Dans le cas du secteur forestier, au moins dix millions de nouveaux emplois pourraient être créés dans le cadre de la gestion durable des forêts, cependant que dans le secteur de la pêche, 100.000 nouveaux emplois seraient créés rien qu’en Europe si 43 des 150 espèces de poisson européennes étaient repeuplées.

Cela représenterait une augmentation de 28 pour cent du nombre total de postes de travail dans ce secteur au niveau de l’UE.

La transition à des économies durables, vertes et respectueuses de la biodiversité doit être utilisée pour améliorer les conditions de travail dans des secteurs-clés fortement tributaires de la diversité biologique de l’économie, qui sont aujourd’hui une source d’emploi pour des millions de personnes.

Dans le secteur agricole, par exemple, l’augmentation graduelle des pratiques non durables a pour corollaire direct des emplois de faible qualité et faiblement rémunérés, sans oublier cet autre fléau des temps modernes, les pesticides, qui, chaque année, empoisonnent environ deux millions de travailleuses et travailleurs agricoles.

Il en va de même pour bon nombre de travailleurs forestiers qui ne reçoivent pas de salaire pour leur labeur, doivent survivre avec ce qu’ils ont sous la main dans la forêt (bois pour le chauffage - bois pour la cuisine - bois pour la construction) et n’ont généralement pas accès au marché.

D’autres encore touchent des salaires dérisoires, travaillent pratiquement sans protection de santé et de sécurité et se trouvent, par-là même, exposés à un haut risque d’accidents (l’abattage est considéré comme l’une des professions les plus dangereuses au monde).

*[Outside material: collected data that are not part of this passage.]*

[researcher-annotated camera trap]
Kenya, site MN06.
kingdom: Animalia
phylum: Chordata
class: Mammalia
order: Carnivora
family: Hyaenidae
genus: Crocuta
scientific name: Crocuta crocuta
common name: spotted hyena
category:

Tout bien considéré, les magouilles ne profitent jamais aux bûcheurs.

Une fois que les ressources sont épuisées, les industries vont voir ailleurs ou délocalisent leur production pour maximiser leurs profits.

En attendant, les travailleurs qui vivent de l’extraction de ressources naturelles perdront leur emploi, tandis que leurs communautés seront laissées pour compte et resteront polluées une fois que lesdites ressources seront épuisées.

À ce stade, leurs chances de trouver un autre emploi seront extrêmement limitées, alors que l’impact sur leur écosystème et leurs communautés sera, lui, irréversible.

L’agriculture biologique, la pêche durable, l’écotourisme, la gestion durable des forêts, l’extraction minière respectueuse de l’environnement, pour ne citer qu’eux, recèlent un fort potentiel de création d’emploi et peuvent, à condition d’être correctement planifiés, contribuer à améliorer les conditions de travail et à assurer un niveau de vie décent.

 

Cet article a été traduit de l'anglais.